Think of it as: the stock room and filing cabinets — everything that needs to persist, organised so the right people can find it.
Start with
Supabase (PostgreSQL)
Free tier (500MB) · Pro $25/mo
Handles sign up, login, logout, and password reset. More importantly — it proves to your backend that "this request is coming from user X." Without auth, anyone could read or change anyone's data. It's the bouncer at the door — and it issues wristbands that let you back in without re-checking ID every time.

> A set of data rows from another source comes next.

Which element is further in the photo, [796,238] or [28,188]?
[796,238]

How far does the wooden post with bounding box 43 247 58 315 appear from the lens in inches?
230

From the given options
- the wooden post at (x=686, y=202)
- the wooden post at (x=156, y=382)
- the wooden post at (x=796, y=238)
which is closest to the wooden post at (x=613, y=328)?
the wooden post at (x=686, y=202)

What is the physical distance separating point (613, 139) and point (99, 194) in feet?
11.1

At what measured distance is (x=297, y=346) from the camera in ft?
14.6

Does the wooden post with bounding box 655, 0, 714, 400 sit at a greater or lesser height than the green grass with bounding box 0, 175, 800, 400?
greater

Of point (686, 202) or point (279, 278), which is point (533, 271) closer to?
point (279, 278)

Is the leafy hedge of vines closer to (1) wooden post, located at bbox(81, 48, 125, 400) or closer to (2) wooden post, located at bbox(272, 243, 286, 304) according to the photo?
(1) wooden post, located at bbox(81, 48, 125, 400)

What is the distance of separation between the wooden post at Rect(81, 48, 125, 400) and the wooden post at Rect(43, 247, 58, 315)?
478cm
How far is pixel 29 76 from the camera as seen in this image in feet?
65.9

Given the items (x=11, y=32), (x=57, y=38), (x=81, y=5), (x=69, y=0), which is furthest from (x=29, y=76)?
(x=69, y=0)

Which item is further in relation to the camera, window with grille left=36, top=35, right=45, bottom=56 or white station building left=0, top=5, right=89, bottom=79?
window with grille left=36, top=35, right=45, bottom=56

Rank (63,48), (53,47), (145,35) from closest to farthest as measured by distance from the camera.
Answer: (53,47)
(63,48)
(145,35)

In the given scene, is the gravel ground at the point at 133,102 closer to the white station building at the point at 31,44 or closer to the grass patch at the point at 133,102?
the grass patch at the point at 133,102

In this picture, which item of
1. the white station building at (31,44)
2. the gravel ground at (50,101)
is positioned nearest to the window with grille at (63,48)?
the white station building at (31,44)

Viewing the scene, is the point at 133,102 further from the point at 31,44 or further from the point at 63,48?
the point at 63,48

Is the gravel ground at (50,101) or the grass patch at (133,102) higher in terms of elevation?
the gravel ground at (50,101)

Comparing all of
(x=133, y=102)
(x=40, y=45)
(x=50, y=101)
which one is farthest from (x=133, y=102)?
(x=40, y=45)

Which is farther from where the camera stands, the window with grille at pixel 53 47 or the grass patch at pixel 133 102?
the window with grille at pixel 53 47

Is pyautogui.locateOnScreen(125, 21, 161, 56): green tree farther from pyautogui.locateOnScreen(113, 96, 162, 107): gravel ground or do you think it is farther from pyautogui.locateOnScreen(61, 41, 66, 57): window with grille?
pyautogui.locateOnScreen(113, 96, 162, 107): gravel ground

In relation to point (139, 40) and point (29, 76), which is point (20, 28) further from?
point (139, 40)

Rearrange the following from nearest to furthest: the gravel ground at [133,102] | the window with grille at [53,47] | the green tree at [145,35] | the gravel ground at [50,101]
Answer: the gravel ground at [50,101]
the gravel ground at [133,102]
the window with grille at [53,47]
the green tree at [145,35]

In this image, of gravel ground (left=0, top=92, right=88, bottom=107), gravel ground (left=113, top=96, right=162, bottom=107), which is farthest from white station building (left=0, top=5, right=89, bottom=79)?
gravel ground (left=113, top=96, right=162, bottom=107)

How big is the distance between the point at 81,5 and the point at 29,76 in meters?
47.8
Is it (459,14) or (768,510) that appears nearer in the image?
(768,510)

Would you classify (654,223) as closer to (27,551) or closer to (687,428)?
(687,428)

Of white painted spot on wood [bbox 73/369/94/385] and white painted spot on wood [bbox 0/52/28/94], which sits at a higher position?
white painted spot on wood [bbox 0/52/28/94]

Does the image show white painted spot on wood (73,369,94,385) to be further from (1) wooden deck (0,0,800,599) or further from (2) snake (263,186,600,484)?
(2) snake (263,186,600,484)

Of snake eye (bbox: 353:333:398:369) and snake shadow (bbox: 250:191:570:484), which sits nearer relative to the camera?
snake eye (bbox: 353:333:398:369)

Think of it as: the membership system at a gym — verifying who you are at the door, then trusting the wristband for the rest of the session.
Start with
Supabase Auth
Free — built into Supabase already
Handles charging customers — subscriptions, one-time purchases, free trials, upgrades and downgrades. You never handle card numbers yourself (that's a legal minefield). A payment processor does it securely, then fires a webhook to your backend when something happens ("user just paid", "subscription cancelled").
Think of it as: the card machine and till — you don't build that yourself, you plug into one that's already certified and trusted by banks.
Start with
Stripe
No monthly fee · 2.9% + 30¢ per transaction
Your backend sends emails automatically — welcome messages, password resets, payment receipts, upgrade prompts. You can't do this from a regular Gmail at scale — it'll get flagged as spam immediately. A transactional email service handles deliverability, open tracking, and bounce handling for you.
Think of it as: the postal service — you write the letter and hand it over. They guarantee it gets delivered properly and doesn't end up in a skip.